Dataset entries -
★ ★ ★ ★ ★
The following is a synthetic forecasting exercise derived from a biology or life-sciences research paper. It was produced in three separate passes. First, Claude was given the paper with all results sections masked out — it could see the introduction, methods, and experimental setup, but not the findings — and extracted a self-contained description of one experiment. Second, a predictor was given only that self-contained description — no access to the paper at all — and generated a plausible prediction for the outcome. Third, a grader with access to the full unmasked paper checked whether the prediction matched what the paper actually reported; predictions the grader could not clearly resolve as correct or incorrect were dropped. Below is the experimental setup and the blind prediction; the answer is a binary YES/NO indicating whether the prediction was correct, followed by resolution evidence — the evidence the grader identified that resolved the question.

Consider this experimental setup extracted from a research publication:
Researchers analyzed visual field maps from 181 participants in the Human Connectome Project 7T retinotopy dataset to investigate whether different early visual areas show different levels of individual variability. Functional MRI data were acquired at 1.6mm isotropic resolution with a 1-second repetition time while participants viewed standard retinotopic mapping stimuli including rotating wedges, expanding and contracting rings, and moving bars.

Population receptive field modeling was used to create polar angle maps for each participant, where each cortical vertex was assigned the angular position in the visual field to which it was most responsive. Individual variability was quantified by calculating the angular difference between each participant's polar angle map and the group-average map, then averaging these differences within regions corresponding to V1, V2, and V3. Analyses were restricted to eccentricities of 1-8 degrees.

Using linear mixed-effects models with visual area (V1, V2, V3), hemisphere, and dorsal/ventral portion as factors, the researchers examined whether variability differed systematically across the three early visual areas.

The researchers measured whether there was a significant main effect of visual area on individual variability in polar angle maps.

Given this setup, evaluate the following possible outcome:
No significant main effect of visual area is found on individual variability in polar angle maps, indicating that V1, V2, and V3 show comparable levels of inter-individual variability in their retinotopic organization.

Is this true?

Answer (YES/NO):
★ ★ ★ ★ ★
Work request -
Copy each line above containing the string "levels".

Your response -
Researchers analyzed visual field maps from 181 participants in the Human Connectome Project 7T retinotopy dataset to investigate whether different early visual areas show different levels of individual variability. Functional MRI data were acquired at 1.6mm isotropic resolution with a 1-second repetition time while participants viewed standard retinotopic mapping stimuli including rotating wedges, expanding and contracting rings, and moving bars.
No significant main effect of visual area is found on individual variability in polar angle maps, indicating that V1, V2, and V3 show comparable levels of inter-individual variability in their retinotopic organization.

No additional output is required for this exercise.